CHENNAI: How would you like a Rasamalai fused with Italian sauces and dressing? The foodies back in Saudi Arabia loved it.

After my apprenticeship in 1989, I moved to the UAE and my first job landed me in an Italian kitchen, where I spent 3 years under the guidance of another chef who gave me a recipe book full of authentic dishes.

It was a traditional gesture. So, that’s my speciality. I also learnt South American cuisine. But let’s talk about Italian cuisine first.

Italy is divided into the North and the South. I cook the North Italian dishes that are more authentic in their flavours. Signature dishes, apart from the pizzas and pastas, would include rice with porcini mushroom and pana cotta, all simple in flavours.

Now, ingredients are the main components on a plate and for our Italian dishes, you’ll find rice, meat, tomatoes and herbs. You know how we pluck Karuveppilai (curry leaves) every day in our kitchen? It’s the same there.

Freshly plucked rosemary, thyme and basil. Of course, I haven’t forgotten the cheese. We play with cheese for almost all dishes. Parmesan cheese makes every pasta dish complete!

My favourite is the soft, buffalo mozzarella cheese, it’s mouth watering! For starters, goat cheese is good and Gouda for ravioli. What is Italian cuisine without cheese? (smiles)

Before I get to South American dishes, here’s how I got into the field of food, flavours and aroma.
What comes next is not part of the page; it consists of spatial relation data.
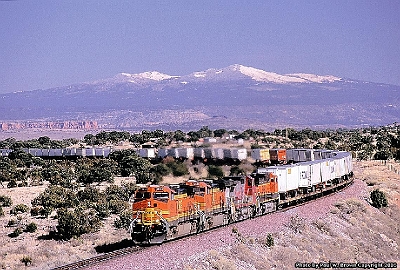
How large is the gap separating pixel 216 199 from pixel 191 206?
9.44 feet

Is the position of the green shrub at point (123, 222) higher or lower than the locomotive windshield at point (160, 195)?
lower

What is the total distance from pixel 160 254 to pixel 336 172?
114 ft

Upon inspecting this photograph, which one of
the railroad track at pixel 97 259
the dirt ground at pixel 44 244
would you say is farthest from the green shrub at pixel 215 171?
the railroad track at pixel 97 259

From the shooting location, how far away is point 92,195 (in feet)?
156

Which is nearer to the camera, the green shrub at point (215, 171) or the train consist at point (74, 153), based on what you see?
the green shrub at point (215, 171)

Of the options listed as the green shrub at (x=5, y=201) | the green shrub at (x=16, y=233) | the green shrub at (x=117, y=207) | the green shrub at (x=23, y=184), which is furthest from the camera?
the green shrub at (x=23, y=184)

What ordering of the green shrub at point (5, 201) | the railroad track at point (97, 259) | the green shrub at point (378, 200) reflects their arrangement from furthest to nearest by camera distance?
the green shrub at point (378, 200) → the green shrub at point (5, 201) → the railroad track at point (97, 259)

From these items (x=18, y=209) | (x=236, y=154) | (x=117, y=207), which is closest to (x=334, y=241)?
(x=117, y=207)

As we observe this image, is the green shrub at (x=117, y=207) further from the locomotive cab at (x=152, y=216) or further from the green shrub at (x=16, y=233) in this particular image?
the locomotive cab at (x=152, y=216)

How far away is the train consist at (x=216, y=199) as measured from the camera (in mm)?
28688

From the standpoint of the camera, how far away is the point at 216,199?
110 ft

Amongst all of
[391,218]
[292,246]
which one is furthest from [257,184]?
[391,218]

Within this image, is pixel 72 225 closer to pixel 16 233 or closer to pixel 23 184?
pixel 16 233

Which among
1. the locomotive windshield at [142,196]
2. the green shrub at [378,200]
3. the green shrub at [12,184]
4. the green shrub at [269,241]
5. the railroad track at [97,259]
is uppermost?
the locomotive windshield at [142,196]
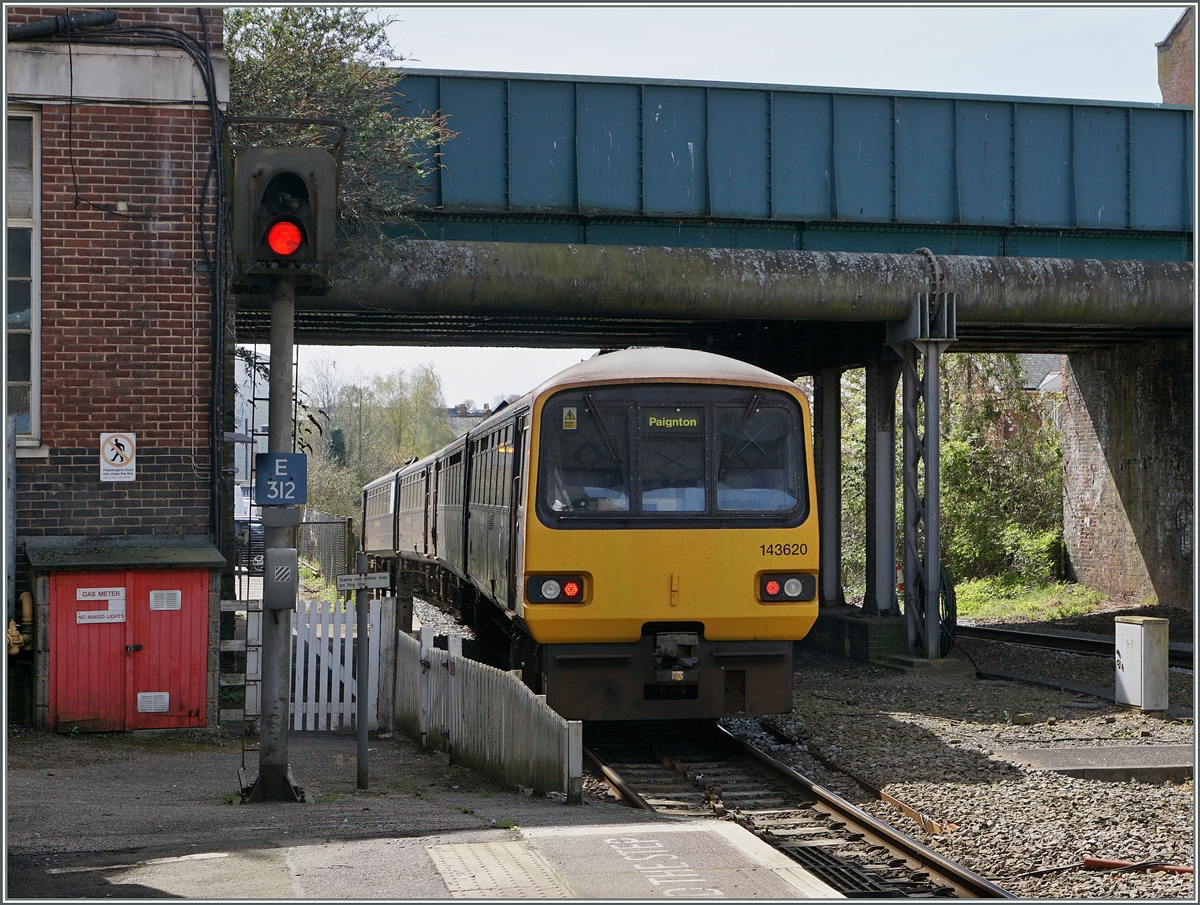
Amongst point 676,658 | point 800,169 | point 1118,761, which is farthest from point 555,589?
point 800,169

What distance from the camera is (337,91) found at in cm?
1403

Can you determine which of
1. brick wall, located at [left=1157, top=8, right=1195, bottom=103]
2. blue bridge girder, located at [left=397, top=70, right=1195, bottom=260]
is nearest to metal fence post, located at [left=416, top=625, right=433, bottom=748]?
blue bridge girder, located at [left=397, top=70, right=1195, bottom=260]

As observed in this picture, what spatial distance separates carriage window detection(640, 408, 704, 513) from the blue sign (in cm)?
311

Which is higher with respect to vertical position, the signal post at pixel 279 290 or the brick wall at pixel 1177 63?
the brick wall at pixel 1177 63

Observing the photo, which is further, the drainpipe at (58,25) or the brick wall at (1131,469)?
the brick wall at (1131,469)

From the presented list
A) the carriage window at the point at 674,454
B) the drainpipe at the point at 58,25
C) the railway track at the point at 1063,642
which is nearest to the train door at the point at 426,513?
the railway track at the point at 1063,642

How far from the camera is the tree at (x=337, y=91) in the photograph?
1395 cm

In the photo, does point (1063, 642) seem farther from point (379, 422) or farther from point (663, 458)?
point (379, 422)

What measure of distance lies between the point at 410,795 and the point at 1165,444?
1945cm

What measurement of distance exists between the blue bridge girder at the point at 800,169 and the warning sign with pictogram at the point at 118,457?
5.49 m

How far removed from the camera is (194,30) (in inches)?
466

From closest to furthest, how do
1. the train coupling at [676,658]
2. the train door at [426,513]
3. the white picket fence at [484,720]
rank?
the white picket fence at [484,720] < the train coupling at [676,658] < the train door at [426,513]

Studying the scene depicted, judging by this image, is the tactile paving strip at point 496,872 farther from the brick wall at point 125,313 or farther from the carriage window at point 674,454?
the brick wall at point 125,313

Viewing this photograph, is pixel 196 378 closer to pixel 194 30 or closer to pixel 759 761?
pixel 194 30
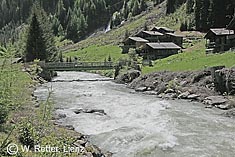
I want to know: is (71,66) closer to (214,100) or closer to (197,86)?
(197,86)

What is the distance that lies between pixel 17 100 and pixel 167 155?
29.4ft

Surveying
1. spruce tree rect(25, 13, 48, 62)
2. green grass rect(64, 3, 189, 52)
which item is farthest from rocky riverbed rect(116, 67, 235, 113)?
green grass rect(64, 3, 189, 52)

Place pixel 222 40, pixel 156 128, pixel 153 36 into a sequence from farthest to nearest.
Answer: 1. pixel 153 36
2. pixel 222 40
3. pixel 156 128

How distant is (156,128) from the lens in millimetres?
24047

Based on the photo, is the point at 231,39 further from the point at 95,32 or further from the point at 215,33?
the point at 95,32

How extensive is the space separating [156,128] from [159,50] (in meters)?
64.1

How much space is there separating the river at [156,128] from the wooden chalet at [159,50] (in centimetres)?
4948

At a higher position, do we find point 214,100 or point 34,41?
point 34,41

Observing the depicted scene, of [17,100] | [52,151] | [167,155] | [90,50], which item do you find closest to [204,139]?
[167,155]

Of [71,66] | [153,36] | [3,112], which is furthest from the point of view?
[153,36]

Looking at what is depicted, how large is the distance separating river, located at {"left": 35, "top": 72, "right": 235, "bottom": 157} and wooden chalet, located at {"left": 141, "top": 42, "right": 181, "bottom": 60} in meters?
49.5

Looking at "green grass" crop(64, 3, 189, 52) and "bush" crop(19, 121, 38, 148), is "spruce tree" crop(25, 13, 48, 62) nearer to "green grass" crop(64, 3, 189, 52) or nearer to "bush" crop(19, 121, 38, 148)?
"green grass" crop(64, 3, 189, 52)

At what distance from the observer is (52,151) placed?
27.6ft

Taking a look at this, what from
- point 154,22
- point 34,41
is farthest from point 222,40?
point 154,22
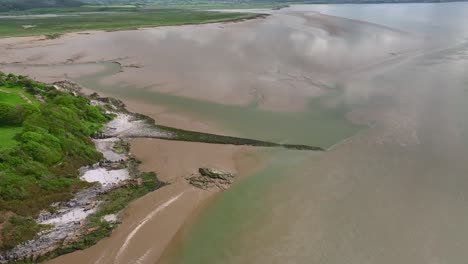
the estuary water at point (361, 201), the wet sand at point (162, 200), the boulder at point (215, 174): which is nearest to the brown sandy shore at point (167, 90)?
the wet sand at point (162, 200)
My mother is a teacher and she would use her skills while the other family members helped her in the kitchen. She inspired me by her sambhar skills too! (laughs)

One element that is almost synonymous with South American cuisine is beef. Sometimes chicken, prawns but not much of fish. Beef is loved by the people there and we chefs play with its flavours.

Argentine Chimichurri sauce is one of the main sauces that is used for marination. If you ask me what dish would South Indians prefer? I’d say try Chicken with Chimichurri sauce or raw sea food cooked in vinegar dressing.

In the end, desserts — which is everyone’s favourite! I would strongly recommend tiramisu.